Korban, YS (45), seorang pedagang sayuran, meninggal di lokasi kejadian. Kepala Unit Kecelakaan (Laka) Satuan Lalu Lintas (Satlantas) Polrestabes Bandung Kompol Tejo Reno mengatakan, kronologi kejadian berawal saat korban YS yang mengendarai motor Honda Beat nopol D 6220 ABD melintas dari arah timur ke barat di jalur lambat Jalan Soekarno-Hatta.
Tiba di lokasi kejadian, motor korban melaju tak terkendali. Akibatnya motor menabrak pohon di sisi kiri jalan. "Setelah menabrak pohon, motor dan pengendaranya (korban YS) jatuh di sebelah kiri jalan. Korban mengalami luka-luka dan meninggal di lokasi kejadian," kata Kanit Laka Satlantas Polrestabes Bandung melalui keterangan tertulis.

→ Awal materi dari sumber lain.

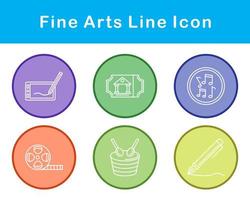 Fine Arts Vector Icon Set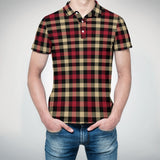 Plaid Polo Straight Shirt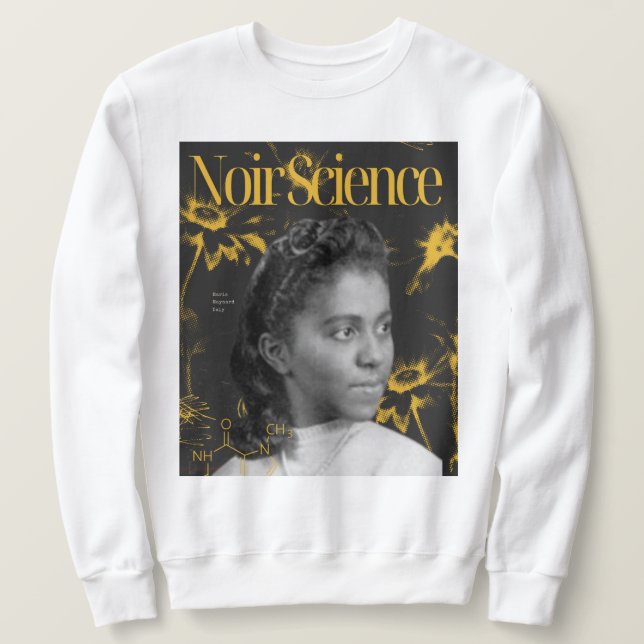 Noir Science Capsule: Eine Sammlung schwarzer Gesc Sweatshirt (Design vorne)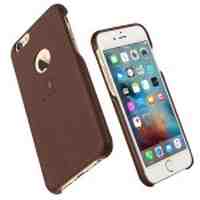 LENUO for iPhone 6s 6 Music Case II Leather Coated PC Hard Case - Coffee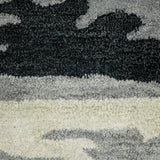 Amer Abstract ABS-6 Dark Gray area rug - color swatch view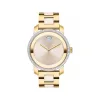 摩凡陀/Movado BOLD系列 36.3MM 淡金色离子镀不锈钢 石英机芯 女表 3600785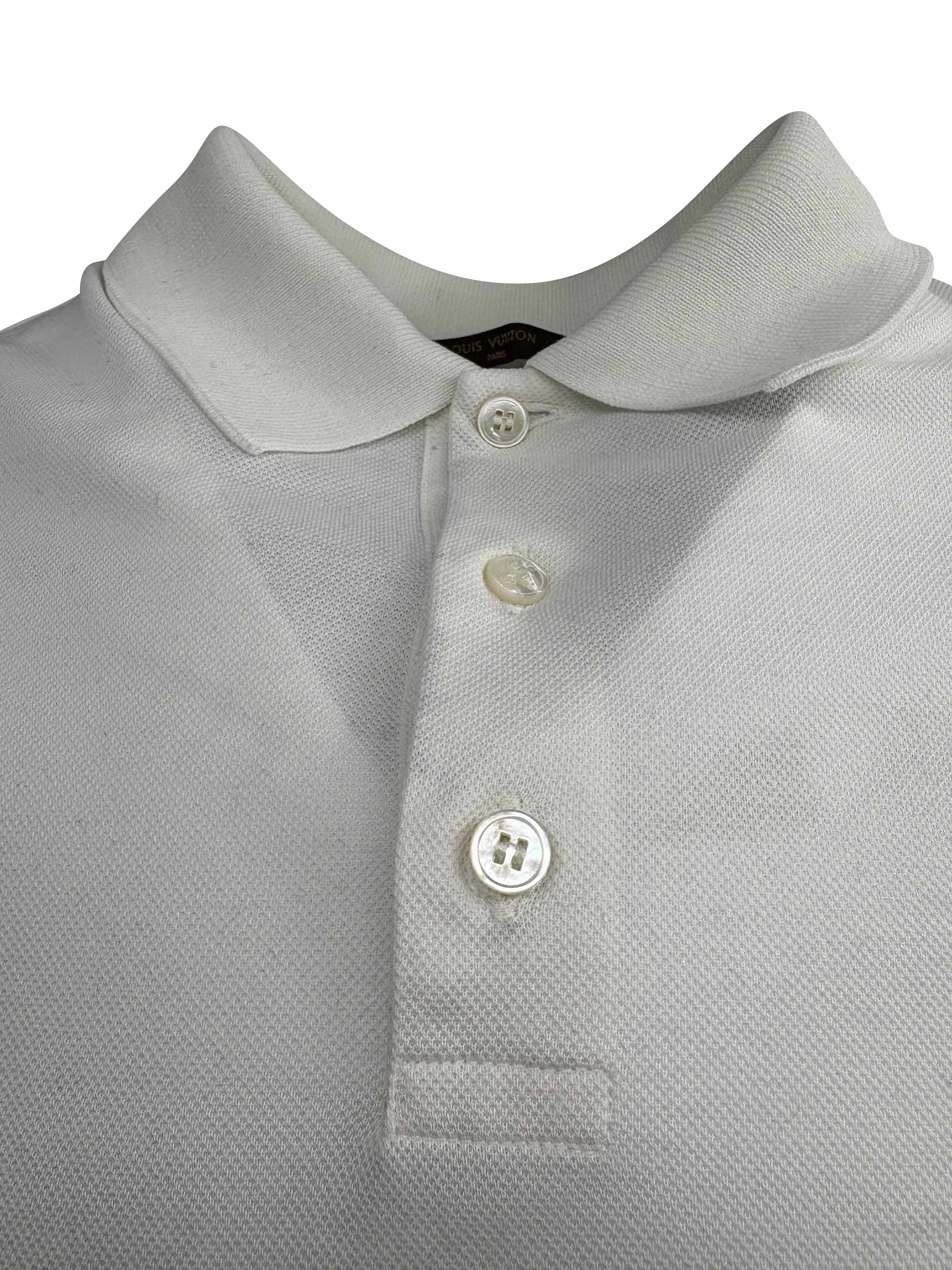 Louis Vuitton Embroidered Mini Logo Polo - White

Peristiwa kedua terjadi Jalan Soekarno-Hatta, depan pool bus Budiman, Jumat (26/11/2021) petang. Pengendara motor seorang pria yang belum diketahui namanya itu pun tewas di lokasi kejadian setelah tubuhnya terlindas roda bus.
"Betul (kecelakaan terlindas bus). Masih ditangani petugas," kata Kanit Laka Satlantas Polrestabes Bandung AKP Tejo Reno saat dikonfirmasi melalui telepon.
AKP Tejo menyatakan, kronologi kejadian berawal saat korban melaju dari arah barat menuju timur. Pengendara tersebut melaju di jalur lambat. "Motor mau mendahului bus dari sebelah kiri," ujar AKP Tejo Reno.
Saat menyalip, tutur Kanit Laka Satlantas Polrestabes Bandung, pengendara hilang kendali sehingga oleng dan terjatuh. "Pengendara motor lepas kendali, oleng dan tubuhnya terjatuh di kolong bus," tutur Kanit Laka.